» **REQUIRED WORK**
a: According to the passage below on Warhol's Jackie series, in what month and year did Warhol begin the series?
b: Carry on the passage below about Warhol's Jackie series from where it stops.

» **EXERCISE PASSAGE**

<<<<

The show’s blunt title highlights the fact that both artist and subject became their own iconic brands. Culture and celebrity converged when Warhol took centre stage in a rapidly shifting art world just as Jackie Kennedy was at the heart of a swiftly changing political scene. Warhol began the Jackie series in February 1964 following the media’s extensive coverage of President John Kennedy’s assassination in November 1963. Turning to the picture press, especially Life magazine, Warhol chose photographs of Jackie from the news coverage (including those pictured) and set about raising photo-reportage to the status of fine art. Here we see Jackie Kennedy in her signature pillbox hat arriving, smiling, in Dallas and follow her through the motorcade to a stunned moment aboard Air Force One witnessing Lyndon B Johnson’s presidential swearing-in ceremony and finally to her husband’s funeral, pictured grieving in a veil.

>>>>

» **DATA EXTRACT**
<<<<

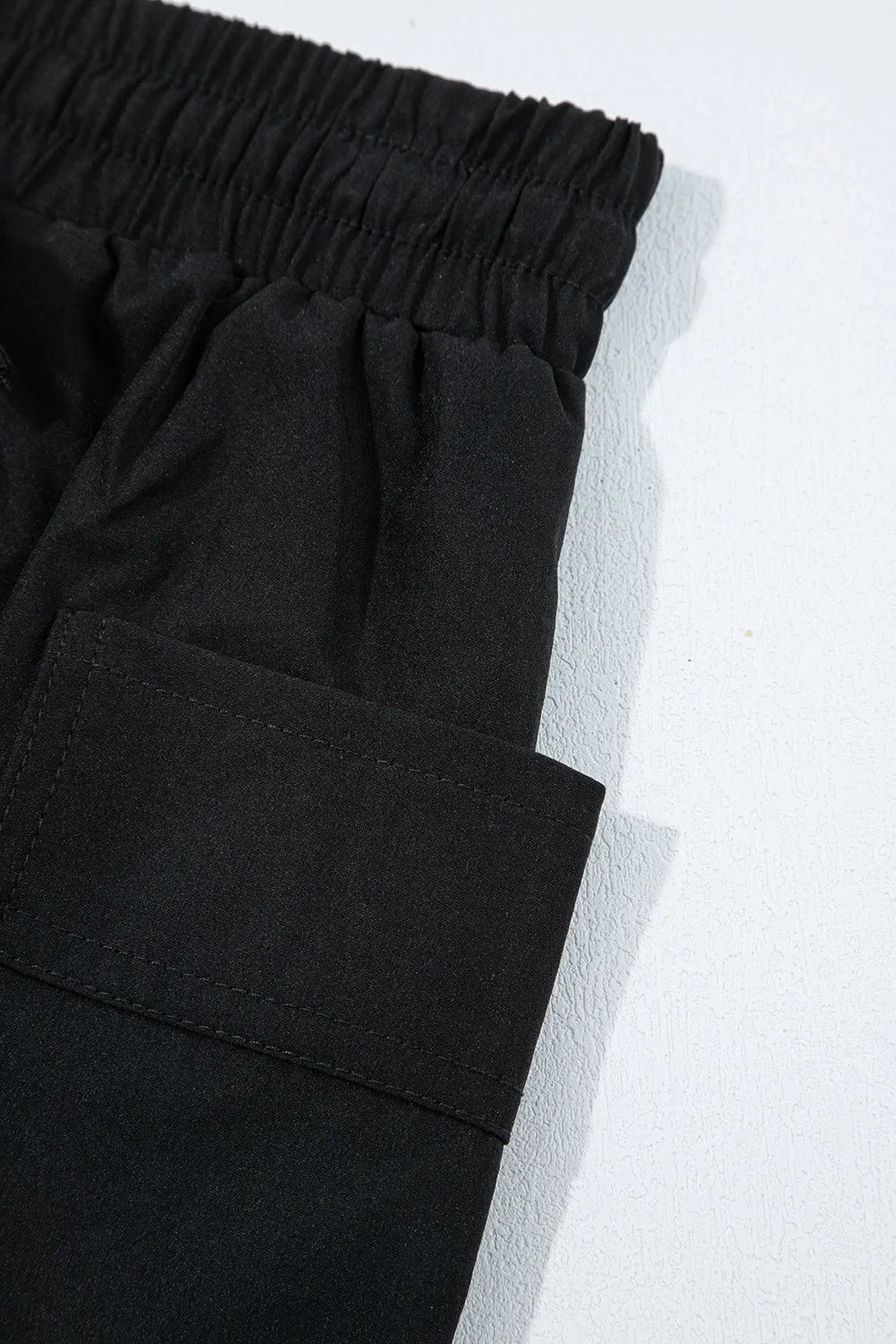 Cargo Pocket Elastic Waist Active Casual Skort - Ladyez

>>>>

» **ANSWERS BY TASK**
a: February 1964

b:
Black acrylic was used to silkscreen the cropped magazine images onto blue or silver canvas or paper. This monochrome palette echoed the period’s black-and-white television sets on which the tragic news was broadcast, and the pared-down artistic vocabulary proves emotionally powerful. The silkscreen technique allowed for serial imagery and the elements in the Jackie series can be arranged in various permutations such as grids, friezes, diptychs or triptychs, singles or repeats. Examples of these combinations are presented in the exhibition thanks to loans from the Sonnabend collection, The Andy Warhol Museum and private collections. Curated in collaboration with Bibi Khan, former curator of the Andy Warhol Foundation, and accompanied by an illustrated catalogue, the show reveals just how potent Warhol’s work remains.